* **RECORDS SHOWN**:

===

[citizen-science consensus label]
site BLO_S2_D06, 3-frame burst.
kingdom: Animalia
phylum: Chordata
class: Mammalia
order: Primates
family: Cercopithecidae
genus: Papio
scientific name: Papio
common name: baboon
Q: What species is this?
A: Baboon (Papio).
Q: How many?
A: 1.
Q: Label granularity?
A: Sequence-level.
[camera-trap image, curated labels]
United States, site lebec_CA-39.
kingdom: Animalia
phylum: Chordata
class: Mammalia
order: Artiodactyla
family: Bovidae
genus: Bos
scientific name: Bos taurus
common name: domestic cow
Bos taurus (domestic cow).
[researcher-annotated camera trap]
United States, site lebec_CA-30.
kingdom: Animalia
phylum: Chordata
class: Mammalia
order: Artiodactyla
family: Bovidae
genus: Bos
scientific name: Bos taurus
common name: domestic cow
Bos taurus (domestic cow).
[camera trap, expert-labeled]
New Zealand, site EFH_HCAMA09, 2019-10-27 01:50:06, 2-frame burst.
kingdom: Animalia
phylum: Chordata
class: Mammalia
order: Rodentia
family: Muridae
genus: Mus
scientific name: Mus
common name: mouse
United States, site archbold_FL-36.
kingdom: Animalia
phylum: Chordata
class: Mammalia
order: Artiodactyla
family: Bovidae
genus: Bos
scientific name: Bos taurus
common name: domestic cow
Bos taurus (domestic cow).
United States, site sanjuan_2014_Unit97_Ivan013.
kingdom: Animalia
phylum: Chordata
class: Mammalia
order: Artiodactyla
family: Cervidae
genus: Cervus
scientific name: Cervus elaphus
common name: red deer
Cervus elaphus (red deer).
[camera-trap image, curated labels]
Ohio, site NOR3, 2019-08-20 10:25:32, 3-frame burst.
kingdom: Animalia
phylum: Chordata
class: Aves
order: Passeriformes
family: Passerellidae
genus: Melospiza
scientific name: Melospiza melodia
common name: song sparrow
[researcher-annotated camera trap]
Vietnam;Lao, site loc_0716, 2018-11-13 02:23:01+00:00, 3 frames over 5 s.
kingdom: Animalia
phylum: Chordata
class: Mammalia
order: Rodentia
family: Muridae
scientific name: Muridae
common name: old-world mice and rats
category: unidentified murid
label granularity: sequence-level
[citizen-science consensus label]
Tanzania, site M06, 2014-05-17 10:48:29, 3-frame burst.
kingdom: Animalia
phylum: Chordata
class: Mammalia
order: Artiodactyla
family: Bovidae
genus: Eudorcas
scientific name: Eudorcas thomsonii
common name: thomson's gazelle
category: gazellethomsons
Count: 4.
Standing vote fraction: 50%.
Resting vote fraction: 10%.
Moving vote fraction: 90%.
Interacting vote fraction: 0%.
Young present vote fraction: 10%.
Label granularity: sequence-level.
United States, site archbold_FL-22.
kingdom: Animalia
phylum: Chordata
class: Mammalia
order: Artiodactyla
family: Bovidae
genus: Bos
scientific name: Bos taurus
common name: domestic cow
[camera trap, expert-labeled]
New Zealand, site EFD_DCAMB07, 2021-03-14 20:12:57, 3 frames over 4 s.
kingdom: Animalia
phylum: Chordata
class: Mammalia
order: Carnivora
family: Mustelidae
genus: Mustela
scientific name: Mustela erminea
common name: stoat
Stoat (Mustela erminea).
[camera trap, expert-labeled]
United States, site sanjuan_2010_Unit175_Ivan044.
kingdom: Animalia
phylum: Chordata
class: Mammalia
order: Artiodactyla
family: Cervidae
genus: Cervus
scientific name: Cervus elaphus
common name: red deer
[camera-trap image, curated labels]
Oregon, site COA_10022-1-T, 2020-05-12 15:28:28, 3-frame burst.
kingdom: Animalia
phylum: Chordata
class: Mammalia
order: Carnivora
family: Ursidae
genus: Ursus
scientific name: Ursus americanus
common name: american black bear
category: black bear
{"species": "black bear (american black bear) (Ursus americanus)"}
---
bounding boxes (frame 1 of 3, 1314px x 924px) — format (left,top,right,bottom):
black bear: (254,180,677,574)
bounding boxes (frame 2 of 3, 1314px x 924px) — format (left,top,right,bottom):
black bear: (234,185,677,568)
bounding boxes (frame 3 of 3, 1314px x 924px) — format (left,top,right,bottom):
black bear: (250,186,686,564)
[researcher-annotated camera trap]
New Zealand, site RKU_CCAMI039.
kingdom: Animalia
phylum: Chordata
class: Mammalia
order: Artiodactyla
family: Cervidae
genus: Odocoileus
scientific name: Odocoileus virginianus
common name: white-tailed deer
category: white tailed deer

===

* **EXERCISE OBJECTIVE**: Each entry above is to be returned exactly as given.

* **WRITTEN REPLY**:
[citizen-science consensus label]
site BLO_S2_D06, 3-frame burst.
kingdom: Animalia
phylum: Chordata
class: Mammalia
order: Primates
family: Cercopithecidae
genus: Papio
scientific name: Papio
common name: baboon
Q: What species is this?
A: Baboon (Papio).
Q: How many?
A: 1.
Q: Label granularity?
A: Sequence-level.
[camera-trap image, curated labels]
United States, site lebec_CA-39.
kingdom: Animalia
phylum: Chordata
class: Mammalia
order: Artiodactyla
family: Bovidae
genus: Bos
scientific name: Bos taurus
common name: domestic cow
Bos taurus (domestic cow).
[researcher-annotated camera trap]
United States, site lebec_CA-30.
kingdom: Animalia
phylum: Chordata
class: Mammalia
order: Artiodactyla
family: Bovidae
genus: Bos
scientific name: Bos taurus
common name: domestic cow
Bos taurus (domestic cow).
[camera trap, expert-labeled]
New Zealand, site EFH_HCAMA09, 2019-10-27 01:50:06, 2-frame burst.
kingdom: Animalia
phylum: Chordata
class: Mammalia
order: Rodentia
family: Muridae
genus: Mus
scientific name: Mus
common name: mouse
United States, site archbold_FL-36.
kingdom: Animalia
phylum: Chordata
class: Mammalia
order: Artiodactyla
family: Bovidae
genus: Bos
scientific name: Bos taurus
common name: domestic cow
Bos taurus (domestic cow).
United States, site sanjuan_2014_Unit97_Ivan013.
kingdom: Animalia
phylum: Chordata
class: Mammalia
order: Artiodactyla
family: Cervidae
genus: Cervus
scientific name: Cervus elaphus
common name: red deer
Cervus elaphus (red deer).
[camera-trap image, curated labels]
Ohio, site NOR3, 2019-08-20 10:25:32, 3-frame burst.
kingdom: Animalia
phylum: Chordata
class: Aves
order: Passeriformes
family: Passerellidae
genus: Melospiza
scientific name: Melospiza melodia
common name: song sparrow
[researcher-annotated camera trap]
Vietnam;Lao, site loc_0716, 2018-11-13 02:23:01+00:00, 3 frames over 5 s.
kingdom: Animalia
phylum: Chordata
class: Mammalia
order: Rodentia
family: Muridae
scientific name: Muridae
common name: old-world mice and rats
category: unidentified murid
label granularity: sequence-level
[citizen-science consensus label]
Tanzania, site M06, 2014-05-17 10:48:29, 3-frame burst.
kingdom: Animalia
phylum: Chordata
class: Mammalia
order: Artiodactyla
family: Bovidae
genus: Eudorcas
scientific name: Eudorcas thomsonii
common name: thomson's gazelle
category: gazellethomsons
Count: 4.
Standing vote fraction: 50%.
Resting vote fraction: 10%.
Moving vote fraction: 90%.
Interacting vote fraction: 0%.
Young present vote fraction: 10%.
Label granularity: sequence-level.
United States, site archbold_FL-22.
kingdom: Animalia
phylum: Chordata
class: Mammalia
order: Artiodactyla
family: Bovidae
genus: Bos
scientific name: Bos taurus
common name: domestic cow
[camera trap, expert-labeled]
New Zealand, site EFD_DCAMB07, 2021-03-14 20:12:57, 3 frames over 4 s.
kingdom: Animalia
phylum: Chordata
class: Mammalia
order: Carnivora
family: Mustelidae
genus: Mustela
scientific name: Mustela erminea
common name: stoat
Stoat (Mustela erminea).
[camera trap, expert-labeled]
United States, site sanjuan_2010_Unit175_Ivan044.
kingdom: Animalia
phylum: Chordata
class: Mammalia
order: Artiodactyla
family: Cervidae
genus: Cervus
scientific name: Cervus elaphus
common name: red deer
[camera-trap image, curated labels]
Oregon, site COA_10022-1-T, 2020-05-12 15:28:28, 3-frame burst.
kingdom: Animalia
phylum: Chordata
class: Mammalia
order: Carnivora
family: Ursidae
genus: Ursus
scientific name: Ursus americanus
common name: american black bear
category: black bear
{"species": "black bear (american black bear) (Ursus americanus)"}
---
bounding boxes (frame 1 of 3, 1314px x 924px) — format (left,top,right,bottom):
black bear: (254,180,677,574)
bounding boxes (frame 2 of 3, 1314px x 924px) — format (left,top,right,bottom):
black bear: (234,185,677,568)
bounding boxes (frame 3 of 3, 1314px x 924px) — format (left,top,right,bottom):
black bear: (250,186,686,564)
[researcher-annotated camera trap]
New Zealand, site RKU_CCAMI039.
kingdom: Animalia
phylum: Chordata
class: Mammalia
order: Artiodactyla
family: Cervidae
genus: Odocoileus
scientific name: Odocoileus virginianus
common name: white-tailed deer
category: white tailed deer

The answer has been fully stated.